SOURCE DATA.
>>>

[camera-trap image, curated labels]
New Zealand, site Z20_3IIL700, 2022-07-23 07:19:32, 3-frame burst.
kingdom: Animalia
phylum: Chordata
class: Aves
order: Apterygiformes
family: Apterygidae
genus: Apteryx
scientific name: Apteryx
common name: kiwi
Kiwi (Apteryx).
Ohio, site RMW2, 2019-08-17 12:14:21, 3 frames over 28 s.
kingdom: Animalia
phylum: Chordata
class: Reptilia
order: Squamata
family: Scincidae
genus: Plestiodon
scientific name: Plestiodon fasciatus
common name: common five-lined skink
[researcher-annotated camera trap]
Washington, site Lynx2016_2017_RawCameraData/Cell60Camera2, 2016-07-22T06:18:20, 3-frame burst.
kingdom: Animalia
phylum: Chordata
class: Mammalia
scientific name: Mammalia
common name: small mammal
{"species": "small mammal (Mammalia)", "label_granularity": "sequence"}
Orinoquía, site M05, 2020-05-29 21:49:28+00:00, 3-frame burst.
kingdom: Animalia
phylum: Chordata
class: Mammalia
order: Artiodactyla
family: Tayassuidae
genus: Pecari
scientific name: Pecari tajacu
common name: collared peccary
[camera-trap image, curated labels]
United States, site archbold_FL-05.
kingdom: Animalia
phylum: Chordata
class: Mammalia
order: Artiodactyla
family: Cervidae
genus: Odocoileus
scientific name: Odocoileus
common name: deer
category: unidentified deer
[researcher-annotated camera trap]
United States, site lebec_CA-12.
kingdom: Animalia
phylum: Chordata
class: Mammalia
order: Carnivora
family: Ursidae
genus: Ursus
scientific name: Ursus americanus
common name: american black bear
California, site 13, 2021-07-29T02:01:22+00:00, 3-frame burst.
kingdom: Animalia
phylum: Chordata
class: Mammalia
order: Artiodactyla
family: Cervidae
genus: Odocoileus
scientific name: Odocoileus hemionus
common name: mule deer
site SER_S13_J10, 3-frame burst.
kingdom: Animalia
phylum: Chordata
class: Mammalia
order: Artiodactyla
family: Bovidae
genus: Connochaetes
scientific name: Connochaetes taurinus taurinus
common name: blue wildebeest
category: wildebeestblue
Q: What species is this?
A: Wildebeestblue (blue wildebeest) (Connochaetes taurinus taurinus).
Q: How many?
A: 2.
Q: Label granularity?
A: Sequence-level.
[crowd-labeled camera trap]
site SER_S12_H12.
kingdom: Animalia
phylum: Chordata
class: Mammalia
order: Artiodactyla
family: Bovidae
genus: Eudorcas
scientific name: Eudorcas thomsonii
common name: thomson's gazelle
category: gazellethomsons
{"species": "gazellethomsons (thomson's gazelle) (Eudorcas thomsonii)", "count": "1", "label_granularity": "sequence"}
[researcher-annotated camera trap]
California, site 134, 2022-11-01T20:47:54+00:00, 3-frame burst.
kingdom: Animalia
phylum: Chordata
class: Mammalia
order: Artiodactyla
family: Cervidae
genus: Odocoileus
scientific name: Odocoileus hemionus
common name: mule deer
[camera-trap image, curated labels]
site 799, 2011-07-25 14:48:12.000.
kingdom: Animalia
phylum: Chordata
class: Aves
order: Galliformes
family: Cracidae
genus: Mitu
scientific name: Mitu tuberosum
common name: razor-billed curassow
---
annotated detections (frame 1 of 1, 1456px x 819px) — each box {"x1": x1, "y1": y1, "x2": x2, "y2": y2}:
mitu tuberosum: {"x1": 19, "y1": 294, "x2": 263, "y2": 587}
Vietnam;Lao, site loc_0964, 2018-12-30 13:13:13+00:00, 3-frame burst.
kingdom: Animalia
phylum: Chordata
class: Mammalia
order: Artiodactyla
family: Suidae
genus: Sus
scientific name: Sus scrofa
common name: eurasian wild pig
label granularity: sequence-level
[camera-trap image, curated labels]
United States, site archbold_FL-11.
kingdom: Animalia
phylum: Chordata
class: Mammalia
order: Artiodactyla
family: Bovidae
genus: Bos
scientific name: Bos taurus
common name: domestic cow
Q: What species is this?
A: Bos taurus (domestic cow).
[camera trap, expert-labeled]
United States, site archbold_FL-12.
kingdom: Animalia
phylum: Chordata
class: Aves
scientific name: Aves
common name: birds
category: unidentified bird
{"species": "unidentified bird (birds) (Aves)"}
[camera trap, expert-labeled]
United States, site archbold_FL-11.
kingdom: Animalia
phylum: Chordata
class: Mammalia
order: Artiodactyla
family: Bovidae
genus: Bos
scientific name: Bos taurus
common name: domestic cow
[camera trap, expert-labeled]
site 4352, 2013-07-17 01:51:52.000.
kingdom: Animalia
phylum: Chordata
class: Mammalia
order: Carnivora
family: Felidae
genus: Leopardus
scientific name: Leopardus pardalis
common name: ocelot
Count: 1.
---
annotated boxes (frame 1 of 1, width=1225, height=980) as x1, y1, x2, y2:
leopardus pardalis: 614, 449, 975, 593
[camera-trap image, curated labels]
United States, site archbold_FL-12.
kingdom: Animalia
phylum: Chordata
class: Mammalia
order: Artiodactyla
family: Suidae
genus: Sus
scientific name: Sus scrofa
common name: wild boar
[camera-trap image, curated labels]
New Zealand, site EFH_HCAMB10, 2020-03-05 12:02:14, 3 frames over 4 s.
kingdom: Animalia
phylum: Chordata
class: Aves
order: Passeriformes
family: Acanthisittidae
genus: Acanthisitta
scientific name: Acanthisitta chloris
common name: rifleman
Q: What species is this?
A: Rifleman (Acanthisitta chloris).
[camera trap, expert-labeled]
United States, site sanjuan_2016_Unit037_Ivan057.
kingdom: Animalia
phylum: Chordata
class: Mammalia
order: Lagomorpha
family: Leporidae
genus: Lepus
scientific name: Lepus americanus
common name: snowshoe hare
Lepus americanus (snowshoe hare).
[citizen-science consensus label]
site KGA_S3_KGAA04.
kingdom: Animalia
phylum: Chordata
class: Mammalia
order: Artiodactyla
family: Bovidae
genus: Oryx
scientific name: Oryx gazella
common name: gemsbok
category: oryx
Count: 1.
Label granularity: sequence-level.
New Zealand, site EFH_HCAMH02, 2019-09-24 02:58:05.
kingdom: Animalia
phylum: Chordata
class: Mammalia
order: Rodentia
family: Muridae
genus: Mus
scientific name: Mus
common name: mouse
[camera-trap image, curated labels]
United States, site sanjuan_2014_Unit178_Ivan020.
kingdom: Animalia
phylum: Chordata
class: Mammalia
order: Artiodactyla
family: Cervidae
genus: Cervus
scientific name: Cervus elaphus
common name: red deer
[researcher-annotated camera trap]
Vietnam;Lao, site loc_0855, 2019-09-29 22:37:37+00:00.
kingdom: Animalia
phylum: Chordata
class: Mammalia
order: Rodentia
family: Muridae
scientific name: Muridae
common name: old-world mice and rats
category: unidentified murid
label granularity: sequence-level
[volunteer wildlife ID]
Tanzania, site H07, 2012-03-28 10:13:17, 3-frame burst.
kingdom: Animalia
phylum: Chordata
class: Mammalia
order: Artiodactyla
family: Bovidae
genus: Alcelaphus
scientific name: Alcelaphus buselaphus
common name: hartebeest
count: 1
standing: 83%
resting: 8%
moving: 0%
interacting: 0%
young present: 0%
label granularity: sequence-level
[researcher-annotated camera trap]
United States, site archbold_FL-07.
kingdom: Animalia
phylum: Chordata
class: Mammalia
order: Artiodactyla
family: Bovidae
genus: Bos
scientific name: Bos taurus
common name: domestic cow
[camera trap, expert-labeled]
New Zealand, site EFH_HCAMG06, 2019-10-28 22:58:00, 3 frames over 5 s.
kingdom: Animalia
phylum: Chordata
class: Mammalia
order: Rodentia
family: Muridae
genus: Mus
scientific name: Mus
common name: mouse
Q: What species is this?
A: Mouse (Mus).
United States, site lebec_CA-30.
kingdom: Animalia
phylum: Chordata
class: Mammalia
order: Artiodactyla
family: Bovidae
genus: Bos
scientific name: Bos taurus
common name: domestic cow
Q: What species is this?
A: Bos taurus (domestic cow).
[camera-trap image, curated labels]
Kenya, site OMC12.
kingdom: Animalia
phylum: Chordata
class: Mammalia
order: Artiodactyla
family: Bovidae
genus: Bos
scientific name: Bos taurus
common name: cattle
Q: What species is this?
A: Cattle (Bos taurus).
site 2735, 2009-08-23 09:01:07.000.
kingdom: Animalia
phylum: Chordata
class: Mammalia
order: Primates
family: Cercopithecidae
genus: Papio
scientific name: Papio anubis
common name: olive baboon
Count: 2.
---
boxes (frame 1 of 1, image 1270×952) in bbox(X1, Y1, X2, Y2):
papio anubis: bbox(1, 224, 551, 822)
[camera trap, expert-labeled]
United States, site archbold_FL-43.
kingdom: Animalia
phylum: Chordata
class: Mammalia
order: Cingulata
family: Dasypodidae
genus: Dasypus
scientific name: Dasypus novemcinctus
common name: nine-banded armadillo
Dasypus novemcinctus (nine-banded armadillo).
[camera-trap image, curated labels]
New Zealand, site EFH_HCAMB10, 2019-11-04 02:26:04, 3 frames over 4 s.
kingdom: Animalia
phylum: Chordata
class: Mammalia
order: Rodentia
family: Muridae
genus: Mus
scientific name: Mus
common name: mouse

<<<

YOUR TASK. Give again, exactly as written, the lines running from the first line of the data above through the line that contains "common name: small mammal".

EXERCISE OUTPUT.
[camera-trap image, curated labels]
New Zealand, site Z20_3IIL700, 2022-07-23 07:19:32, 3-frame burst.
kingdom: Animalia
phylum: Chordata
class: Aves
order: Apterygiformes
family: Apterygidae
genus: Apteryx
scientific name: Apteryx
common name: kiwi
Kiwi (Apteryx).
Ohio, site RMW2, 2019-08-17 12:14:21, 3 frames over 28 s.
kingdom: Animalia
phylum: Chordata
class: Reptilia
order: Squamata
family: Scincidae
genus: Plestiodon
scientific name: Plestiodon fasciatus
common name: common five-lined skink
[researcher-annotated camera trap]
Washington, site Lynx2016_2017_RawCameraData/Cell60Camera2, 2016-07-22T06:18:20, 3-frame burst.
kingdom: Animalia
phylum: Chordata
class: Mammalia
scientific name: Mammalia
common name: small mammal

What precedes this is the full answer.